Sober & Sensible: Have We Become a Generation of Saffys? (Fashion Fix Daily)
There's something strangely prophetic about Absolutely Fabulous, at least when it comes to Saffy Monsoon's ever-cautious persona. Amidst the exaggerated 80s hedonism, staid 20-something Saffy was ever the voice of reason, and the opposite of her mother, Edina, who, over the course of the show's first episode, worked her way through a bag of cocaine, and knocked back more booze in a day than most of do over a particularly indulgent week.
One doesn't typically encounter many modern-day Patsy Stones or Edina Monsoons in the real world, and I'd hazard a guess that your mum doesn't swig bolly or don Lacroix on the reg. Consider, though, how many Saffys are in your life. If you fall somewhere between the ages of 18 and 35, you probably know plenty of them. And they're probably not your grandparents, either, as our generation is increasingly driven by careers, education and self-improvement.
Last year, we saw Ab Fab revived for the social media generation as we were finally blessed with Absolutely Fabulous: The Movie but, as we watched Pats and Eddie navigating life in the digital age while still living it large, we couldn't help but feel it was all a bit out of touch, simply because most people don't live – or strive to live – Ab Fab-style any more. For our generation, getting wrecked doesn't give you a badge of honour – it's better to keep your shit together, surely, so you can take a flawless selfie. Even musicians, who used to be the ultimate hedonists, are more likely to be photographed leaving the gym, green juice in hand, than they are to be photographed falling out of clubs.
Back in 2013, the older generations were shook when a study was published revealing just how more grown up – or, in some minds, boring – the younger generation was behaving. Instances of teenage binge-drinking, drug-taking and smoking were dramatically lower than they were back in the early noughties (with the latter being at its lowest since 1982) and teen pregnancy rates were down. To follow-up, 24-year-old Rachael Dove wrote a divisive piece for The Telegraph, explaining why her generation were 'squares,' in which she revealed: "I don't even drink caffeine as I can’t handle how it makes me feel."

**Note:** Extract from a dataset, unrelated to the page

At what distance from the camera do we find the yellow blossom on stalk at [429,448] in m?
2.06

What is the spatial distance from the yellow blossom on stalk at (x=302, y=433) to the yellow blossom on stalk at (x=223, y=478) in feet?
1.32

For some, Dove's reaction might be a little severe (I'm 23 and, rest assured, I'm constantly caffeinated... coming to think of it, though, I'm also constantly anxious, so maybe she's onto something). For others, it makes a lot of sense. As anyone in their early 20s will know, the job market is hugely competitive – and, thanks to social media, recruiters can now easily snoop on our social media profiles, meaning we need to be extra careful about our online presences. For those hoping to bag a position in the creative industries, navigating job searches in the digital age boils down to more than deleting embarrassing photos from Leeds/Reading Festival 2009; it also means curating a solid online persona, be it through a carefully crafted portfolio, a thoughtful blog or even an artful Instagram feed. This is a job in itself.
The other reason for being 'sensible' relates to finances. To reiterate the above, jobs are so much harder than ever to find right now. It doesn't help that everyone is highly educated, making competition for entry-level jobs terribly fierce – I've friends who've graduated from Russell Group universities who are still working in supermarkets and bars. To add insult to injury, we also have the 'great Northern brain drain', which is forcing young graduates to move to London. Moving to London means more opportunities – work-wise, social-wise, culture-wise – but also much more rent. Young people are overqualified, overworked and underpaid, struggling to make ends meet in a city that's supposedly full of promises, but often ends up eating away at your soul.
There's a great moment in Ab Fab in which Saffy tells Eddy, "I'm sorry, Mum, but I've never seen what you actually do." To which Eddy replies, "PR! I PR things! People! Places! Concepts." The series depicted life in PR as flippant and mindless – full of drugs, drink and drama – but that was the 80s. Now, it takes at least three unpaid internships, post-graduation, to get your foot on the ladder in PR. And once you've bagged that elusive 'graduate job', you can expect a circa-£16k salary. Today's cuthroat career landscape means that most self-respecting 20-somethings wouldn't dream of calling in sick, Patsy Stone-style, because they were hungover. The older generations laugh at us young'uns, saying we have no grip on reality and labelling us as oversensitive 'snowflakes'. To which we would respond: try walking a mile in our shoes. Because only then then can you tell us that we have nothing to complain about.